**INSTRUCTIONS FOR THE TASK**
What is needed is an exact copy of the lines in the listing below, from the one with "genus: Trichosurus" up to and including the one with "scientific name: Didelphis virginiana", with no other lines.

**RECORD EXTRACTS**
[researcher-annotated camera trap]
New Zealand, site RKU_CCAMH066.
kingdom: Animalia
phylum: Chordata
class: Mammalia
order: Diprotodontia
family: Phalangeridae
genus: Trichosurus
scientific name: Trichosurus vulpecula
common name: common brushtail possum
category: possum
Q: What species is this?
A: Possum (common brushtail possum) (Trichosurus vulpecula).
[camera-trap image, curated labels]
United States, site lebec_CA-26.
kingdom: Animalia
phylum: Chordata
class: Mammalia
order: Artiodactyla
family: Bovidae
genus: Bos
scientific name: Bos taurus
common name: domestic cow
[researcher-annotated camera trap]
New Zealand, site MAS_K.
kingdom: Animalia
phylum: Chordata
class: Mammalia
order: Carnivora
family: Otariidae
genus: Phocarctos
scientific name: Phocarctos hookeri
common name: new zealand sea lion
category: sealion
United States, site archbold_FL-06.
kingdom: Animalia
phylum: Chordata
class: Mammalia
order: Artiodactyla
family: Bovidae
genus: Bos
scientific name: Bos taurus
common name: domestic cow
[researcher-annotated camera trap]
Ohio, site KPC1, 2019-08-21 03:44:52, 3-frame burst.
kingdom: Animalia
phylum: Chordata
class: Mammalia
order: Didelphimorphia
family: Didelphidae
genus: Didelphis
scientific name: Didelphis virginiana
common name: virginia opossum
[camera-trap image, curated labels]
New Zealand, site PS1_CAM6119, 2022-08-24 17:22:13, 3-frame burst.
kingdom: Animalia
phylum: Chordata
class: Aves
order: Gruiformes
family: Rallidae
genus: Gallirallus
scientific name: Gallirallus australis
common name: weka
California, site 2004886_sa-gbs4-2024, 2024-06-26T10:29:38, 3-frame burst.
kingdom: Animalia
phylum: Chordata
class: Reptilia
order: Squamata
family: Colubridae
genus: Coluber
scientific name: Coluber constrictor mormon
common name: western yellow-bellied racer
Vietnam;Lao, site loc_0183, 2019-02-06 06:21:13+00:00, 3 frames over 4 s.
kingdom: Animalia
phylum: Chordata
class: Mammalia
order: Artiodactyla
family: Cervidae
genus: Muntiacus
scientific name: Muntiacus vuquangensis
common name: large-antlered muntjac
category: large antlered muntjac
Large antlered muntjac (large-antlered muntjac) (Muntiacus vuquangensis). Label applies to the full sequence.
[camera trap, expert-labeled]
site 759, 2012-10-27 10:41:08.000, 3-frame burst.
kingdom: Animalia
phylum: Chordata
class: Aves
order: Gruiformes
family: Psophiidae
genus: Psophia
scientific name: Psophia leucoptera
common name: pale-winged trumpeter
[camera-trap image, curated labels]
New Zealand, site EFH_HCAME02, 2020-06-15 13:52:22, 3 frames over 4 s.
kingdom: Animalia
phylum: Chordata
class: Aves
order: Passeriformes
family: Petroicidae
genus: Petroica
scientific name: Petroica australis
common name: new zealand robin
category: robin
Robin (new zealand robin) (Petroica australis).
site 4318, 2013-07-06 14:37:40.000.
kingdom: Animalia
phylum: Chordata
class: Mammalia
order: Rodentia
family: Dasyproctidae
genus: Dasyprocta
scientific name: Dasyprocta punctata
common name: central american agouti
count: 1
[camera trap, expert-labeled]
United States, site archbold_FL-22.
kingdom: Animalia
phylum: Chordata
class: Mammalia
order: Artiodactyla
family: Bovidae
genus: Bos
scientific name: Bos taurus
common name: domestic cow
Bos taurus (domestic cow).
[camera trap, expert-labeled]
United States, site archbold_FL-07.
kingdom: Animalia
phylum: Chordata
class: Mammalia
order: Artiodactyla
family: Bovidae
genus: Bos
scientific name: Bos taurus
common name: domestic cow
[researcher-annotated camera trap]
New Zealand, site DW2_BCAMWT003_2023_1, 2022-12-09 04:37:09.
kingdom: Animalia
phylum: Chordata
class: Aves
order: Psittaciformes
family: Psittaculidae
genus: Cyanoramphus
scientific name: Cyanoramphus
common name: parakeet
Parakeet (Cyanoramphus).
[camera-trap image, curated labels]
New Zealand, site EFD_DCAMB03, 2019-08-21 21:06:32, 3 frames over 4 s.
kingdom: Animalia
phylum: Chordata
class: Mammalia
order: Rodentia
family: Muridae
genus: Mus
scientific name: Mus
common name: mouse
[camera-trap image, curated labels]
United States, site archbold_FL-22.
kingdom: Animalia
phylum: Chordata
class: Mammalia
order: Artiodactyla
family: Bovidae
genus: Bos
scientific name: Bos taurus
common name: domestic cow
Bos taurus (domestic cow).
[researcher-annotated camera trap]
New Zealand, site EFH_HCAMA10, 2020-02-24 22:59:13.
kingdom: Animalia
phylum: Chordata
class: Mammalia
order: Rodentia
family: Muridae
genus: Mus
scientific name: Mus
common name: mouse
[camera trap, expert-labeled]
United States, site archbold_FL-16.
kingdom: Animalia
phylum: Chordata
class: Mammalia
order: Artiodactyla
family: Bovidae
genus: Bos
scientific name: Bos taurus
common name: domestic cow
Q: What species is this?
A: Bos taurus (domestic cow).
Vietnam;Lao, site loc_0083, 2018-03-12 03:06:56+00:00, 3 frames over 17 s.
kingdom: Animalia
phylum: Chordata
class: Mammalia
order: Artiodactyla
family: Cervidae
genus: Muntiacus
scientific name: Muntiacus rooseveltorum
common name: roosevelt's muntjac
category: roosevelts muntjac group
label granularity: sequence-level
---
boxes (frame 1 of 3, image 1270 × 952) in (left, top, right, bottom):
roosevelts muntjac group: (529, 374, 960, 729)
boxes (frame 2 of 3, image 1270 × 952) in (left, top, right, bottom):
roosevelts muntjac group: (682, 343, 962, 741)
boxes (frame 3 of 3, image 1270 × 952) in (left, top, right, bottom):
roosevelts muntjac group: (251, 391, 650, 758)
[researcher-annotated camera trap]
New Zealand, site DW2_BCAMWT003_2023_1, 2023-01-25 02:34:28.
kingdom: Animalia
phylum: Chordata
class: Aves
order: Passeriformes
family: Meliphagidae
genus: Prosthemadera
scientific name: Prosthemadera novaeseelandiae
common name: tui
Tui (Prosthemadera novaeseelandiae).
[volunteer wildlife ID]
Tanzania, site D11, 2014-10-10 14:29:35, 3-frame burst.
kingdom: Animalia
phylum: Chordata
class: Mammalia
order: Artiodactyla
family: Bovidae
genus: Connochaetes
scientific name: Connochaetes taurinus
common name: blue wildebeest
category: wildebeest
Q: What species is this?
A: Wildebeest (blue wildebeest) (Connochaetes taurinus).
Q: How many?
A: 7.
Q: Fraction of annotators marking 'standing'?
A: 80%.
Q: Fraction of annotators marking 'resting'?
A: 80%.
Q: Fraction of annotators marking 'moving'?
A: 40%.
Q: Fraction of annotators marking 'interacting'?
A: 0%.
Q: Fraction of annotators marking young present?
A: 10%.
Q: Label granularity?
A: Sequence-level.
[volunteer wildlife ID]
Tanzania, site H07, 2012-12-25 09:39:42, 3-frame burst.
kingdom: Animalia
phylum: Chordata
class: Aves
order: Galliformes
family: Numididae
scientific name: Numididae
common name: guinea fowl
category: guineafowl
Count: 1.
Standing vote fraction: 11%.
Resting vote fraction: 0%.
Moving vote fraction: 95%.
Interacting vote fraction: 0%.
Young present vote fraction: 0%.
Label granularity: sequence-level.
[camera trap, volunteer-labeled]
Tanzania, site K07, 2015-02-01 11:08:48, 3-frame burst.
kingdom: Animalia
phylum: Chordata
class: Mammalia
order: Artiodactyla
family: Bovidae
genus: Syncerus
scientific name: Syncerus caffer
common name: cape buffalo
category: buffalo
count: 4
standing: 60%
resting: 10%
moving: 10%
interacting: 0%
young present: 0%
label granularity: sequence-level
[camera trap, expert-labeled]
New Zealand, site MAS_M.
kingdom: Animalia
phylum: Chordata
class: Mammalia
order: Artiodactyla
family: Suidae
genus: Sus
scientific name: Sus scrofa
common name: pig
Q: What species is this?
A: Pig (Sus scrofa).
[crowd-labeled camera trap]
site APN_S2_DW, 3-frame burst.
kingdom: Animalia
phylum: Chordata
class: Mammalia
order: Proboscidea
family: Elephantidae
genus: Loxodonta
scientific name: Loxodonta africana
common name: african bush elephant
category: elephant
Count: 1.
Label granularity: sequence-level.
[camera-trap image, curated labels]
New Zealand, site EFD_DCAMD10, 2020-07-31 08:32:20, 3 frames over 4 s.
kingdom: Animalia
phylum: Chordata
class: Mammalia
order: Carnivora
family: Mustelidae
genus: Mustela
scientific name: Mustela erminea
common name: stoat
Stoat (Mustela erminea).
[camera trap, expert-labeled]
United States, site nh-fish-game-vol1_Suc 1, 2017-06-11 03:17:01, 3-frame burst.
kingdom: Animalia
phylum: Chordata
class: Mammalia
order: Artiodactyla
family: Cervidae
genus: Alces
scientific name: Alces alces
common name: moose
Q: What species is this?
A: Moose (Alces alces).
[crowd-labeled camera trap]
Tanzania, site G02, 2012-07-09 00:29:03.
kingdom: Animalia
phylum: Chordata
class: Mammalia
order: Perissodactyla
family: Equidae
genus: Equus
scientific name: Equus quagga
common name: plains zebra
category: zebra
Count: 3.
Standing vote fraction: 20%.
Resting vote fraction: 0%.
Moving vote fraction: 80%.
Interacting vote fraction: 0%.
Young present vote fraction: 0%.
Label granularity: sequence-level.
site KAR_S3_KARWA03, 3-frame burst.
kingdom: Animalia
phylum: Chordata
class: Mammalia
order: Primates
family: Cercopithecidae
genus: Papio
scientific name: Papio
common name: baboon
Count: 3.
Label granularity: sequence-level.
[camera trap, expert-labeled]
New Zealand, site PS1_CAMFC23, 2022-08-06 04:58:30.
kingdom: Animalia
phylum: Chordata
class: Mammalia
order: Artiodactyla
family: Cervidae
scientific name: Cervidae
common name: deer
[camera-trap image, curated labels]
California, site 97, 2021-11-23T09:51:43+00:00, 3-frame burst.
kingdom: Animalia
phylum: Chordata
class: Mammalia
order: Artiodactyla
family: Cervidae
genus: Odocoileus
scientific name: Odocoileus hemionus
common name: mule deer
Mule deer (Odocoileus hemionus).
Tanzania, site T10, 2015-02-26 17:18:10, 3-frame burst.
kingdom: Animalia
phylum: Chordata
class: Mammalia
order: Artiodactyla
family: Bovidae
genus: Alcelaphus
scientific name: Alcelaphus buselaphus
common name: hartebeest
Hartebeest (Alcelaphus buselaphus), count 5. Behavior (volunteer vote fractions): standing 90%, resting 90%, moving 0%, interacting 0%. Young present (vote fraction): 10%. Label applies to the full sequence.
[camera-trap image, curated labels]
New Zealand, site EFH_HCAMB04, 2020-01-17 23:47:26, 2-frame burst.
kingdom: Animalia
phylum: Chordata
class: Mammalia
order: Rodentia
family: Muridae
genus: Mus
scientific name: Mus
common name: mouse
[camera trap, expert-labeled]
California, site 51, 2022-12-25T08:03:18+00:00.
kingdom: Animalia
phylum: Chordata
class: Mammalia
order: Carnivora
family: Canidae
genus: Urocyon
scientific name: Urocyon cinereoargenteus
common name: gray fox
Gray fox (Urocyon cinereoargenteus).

**ANSWER TO THE PROBLEM**
genus: Trichosurus
scientific name: Trichosurus vulpecula
common name: common brushtail possum
category: possum
Q: What species is this?
A: Possum (common brushtail possum) (Trichosurus vulpecula).
[camera-trap image, curated labels]
United States, site lebec_CA-26.
kingdom: Animalia
phylum: Chordata
class: Mammalia
order: Artiodactyla
family: Bovidae
genus: Bos
scientific name: Bos taurus
common name: domestic cow
[researcher-annotated camera trap]
New Zealand, site MAS_K.
kingdom: Animalia
phylum: Chordata
class: Mammalia
order: Carnivora
family: Otariidae
genus: Phocarctos
scientific name: Phocarctos hookeri
common name: new zealand sea lion
category: sealion
United States, site archbold_FL-06.
kingdom: Animalia
phylum: Chordata
class: Mammalia
order: Artiodactyla
family: Bovidae
genus: Bos
scientific name: Bos taurus
common name: domestic cow
[researcher-annotated camera trap]
Ohio, site KPC1, 2019-08-21 03:44:52, 3-frame burst.
kingdom: Animalia
phylum: Chordata
class: Mammalia
order: Didelphimorphia
family: Didelphidae
genus: Didelphis
scientific name: Didelphis virginiana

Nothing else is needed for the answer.